I was supremely inspired by Bruno Pieters’s journey which culminated in his brilliant Honest By concept website, and lapped up every word from Galahad Clark. These presentations were like a breath of fresh air, passionate, funny, intelligent, genuine: whilst some of the more corporate ones felt a bit stifling, a bit studied at the marketing table.

Holly Dublin gave a brilliant presentation, confirming that the whole of PPR, and not just Puma, will publish an Environmental Profit And Loss report which is hugely important. She also spoke about PPR buying a great number of smaller businesses, personally I wish the word had been “support” and not “buy”; H&M will increase on the Conscious Collection, and how I wish that they would do with it what they do with their big designer collaborations (just imagine…Conscious Collection by Christopher Raeburn for H&M being given posters, advertising, etc etc like they did with Versace or David Beckham….) and even the exciting Walmart Patagonia initiative that has become the Coalition for Sustainable Apparel lacks depth in dealing with the reality that smaller producers/manufacturers will not have enough money to be able to afford the stringent auditing required unless there is some kind of governmental help, and therefore will risk being left out of the loop.

But, there WAS dialogue. These issues were raised. The likes of Bruno Pieters and Galahad Clark were heard. Anne Prahl for WGSN did a great job at highlighting young innovators.

It is also true that the likes of Walmart, Gucci, H&M, PPR, representatives from both the high street and the high end, are now willing to implement drastic changes (such as pledging to ban all hazardous chemicals by 2020, following Greenpeace’s brilliant Toxic Campaign), and some big brands are indeed leading the way  – still, had they not behaved quite so irresponsibly over the last 30 odd years, we probably wouldn’t be in this position in the first place.

The highlight of the Summit for me were the Students Recommendations, in particularly the first two: “make memories, not junk”, and “the true cost of clothes”. Just as we had our industry round table workshops the day before the Summit, a group of 100 students from various international universities, inspired by Peter Ingwersen and lead by Dilys Williams, had been doing the same thing from their perspective – and their input I felt was a true reflection on things to come.
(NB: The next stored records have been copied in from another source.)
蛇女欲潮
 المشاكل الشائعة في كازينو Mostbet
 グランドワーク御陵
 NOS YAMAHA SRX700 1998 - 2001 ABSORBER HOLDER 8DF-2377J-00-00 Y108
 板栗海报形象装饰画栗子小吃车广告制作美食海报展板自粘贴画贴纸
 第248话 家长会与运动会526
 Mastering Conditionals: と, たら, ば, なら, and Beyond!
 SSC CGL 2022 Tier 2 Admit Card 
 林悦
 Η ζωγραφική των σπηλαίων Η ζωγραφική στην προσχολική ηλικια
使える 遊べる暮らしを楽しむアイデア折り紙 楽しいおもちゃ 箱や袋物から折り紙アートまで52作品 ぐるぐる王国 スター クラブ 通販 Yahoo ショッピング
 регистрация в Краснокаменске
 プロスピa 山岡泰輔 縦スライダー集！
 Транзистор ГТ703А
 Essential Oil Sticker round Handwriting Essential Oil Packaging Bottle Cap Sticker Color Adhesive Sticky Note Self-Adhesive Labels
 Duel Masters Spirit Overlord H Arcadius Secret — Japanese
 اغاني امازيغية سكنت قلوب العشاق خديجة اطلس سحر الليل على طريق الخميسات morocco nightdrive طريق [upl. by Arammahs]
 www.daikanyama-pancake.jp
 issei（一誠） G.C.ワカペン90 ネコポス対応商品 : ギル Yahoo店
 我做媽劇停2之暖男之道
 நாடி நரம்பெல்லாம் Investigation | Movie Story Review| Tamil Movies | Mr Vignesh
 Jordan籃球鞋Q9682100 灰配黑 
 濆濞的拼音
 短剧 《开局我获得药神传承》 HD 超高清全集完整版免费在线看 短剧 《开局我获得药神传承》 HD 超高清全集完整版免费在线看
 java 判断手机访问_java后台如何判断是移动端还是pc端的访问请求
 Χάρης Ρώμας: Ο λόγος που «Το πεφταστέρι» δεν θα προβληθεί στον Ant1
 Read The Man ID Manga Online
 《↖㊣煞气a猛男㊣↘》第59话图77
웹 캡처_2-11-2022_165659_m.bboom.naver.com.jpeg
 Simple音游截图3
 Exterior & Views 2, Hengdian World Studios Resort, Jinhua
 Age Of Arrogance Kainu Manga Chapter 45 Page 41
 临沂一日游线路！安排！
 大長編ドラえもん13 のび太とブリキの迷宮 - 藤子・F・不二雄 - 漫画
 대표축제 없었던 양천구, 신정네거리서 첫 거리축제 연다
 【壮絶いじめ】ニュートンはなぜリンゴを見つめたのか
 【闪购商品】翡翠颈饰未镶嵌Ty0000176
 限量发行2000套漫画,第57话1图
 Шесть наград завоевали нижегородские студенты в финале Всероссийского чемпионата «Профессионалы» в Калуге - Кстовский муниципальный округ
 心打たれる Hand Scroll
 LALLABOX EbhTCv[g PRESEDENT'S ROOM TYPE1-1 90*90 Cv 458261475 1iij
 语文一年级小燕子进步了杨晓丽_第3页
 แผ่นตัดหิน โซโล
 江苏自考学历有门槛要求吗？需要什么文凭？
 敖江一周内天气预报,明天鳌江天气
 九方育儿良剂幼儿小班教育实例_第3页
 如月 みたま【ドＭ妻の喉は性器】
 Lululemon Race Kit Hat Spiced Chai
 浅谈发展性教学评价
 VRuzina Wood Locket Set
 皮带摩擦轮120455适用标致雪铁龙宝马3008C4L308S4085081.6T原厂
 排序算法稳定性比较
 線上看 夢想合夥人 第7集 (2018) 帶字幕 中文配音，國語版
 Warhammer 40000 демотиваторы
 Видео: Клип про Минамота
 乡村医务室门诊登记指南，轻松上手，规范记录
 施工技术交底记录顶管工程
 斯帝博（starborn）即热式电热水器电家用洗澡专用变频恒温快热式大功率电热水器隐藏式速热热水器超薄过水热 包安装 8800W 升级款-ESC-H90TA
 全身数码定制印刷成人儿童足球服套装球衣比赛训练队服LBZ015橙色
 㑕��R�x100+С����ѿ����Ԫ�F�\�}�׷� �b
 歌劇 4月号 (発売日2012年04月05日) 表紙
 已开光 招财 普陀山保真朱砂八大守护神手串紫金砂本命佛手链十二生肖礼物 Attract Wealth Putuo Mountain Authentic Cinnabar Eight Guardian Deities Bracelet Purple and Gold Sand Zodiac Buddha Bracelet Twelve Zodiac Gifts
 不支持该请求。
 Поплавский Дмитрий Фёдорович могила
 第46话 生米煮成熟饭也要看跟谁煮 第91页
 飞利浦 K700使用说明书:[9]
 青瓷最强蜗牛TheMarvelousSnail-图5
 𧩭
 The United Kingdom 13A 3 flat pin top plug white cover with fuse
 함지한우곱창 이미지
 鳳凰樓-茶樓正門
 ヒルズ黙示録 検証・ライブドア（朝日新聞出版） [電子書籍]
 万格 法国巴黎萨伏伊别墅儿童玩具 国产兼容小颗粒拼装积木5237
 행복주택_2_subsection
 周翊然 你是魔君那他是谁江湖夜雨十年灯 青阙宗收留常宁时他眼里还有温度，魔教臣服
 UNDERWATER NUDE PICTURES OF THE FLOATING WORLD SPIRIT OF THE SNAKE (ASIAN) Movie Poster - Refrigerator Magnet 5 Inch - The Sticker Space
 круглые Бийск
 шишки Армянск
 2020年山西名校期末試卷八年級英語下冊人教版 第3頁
They want clothes that they can love, are prepared to pay the price, provided that there is total transparency and no human and environmental cost and loss of dignity in the making.

This sums up the new generation and what should be the new approach.

After all, it takes many different stories to make memories.

And part of these memories is the industry that we once had: quality and pride. Sometimes you need to look back to move forward.

The Summit itself was beautifully organised, a big hand to Jonas …, the weather was spectacular and I think we all felt welcome and nurtured.

From the cozy individual dinner parties the night before the Summit to the Gala dinner designed for us especially by Rene’ Rezepi  at Noma, the whole event was smooth, successful and optimistic.

Is this a reflection of the road ahead? Smooth successful and optimistic? It’s hard to believe it really, but I for one am one step closer to imagining it could be possible.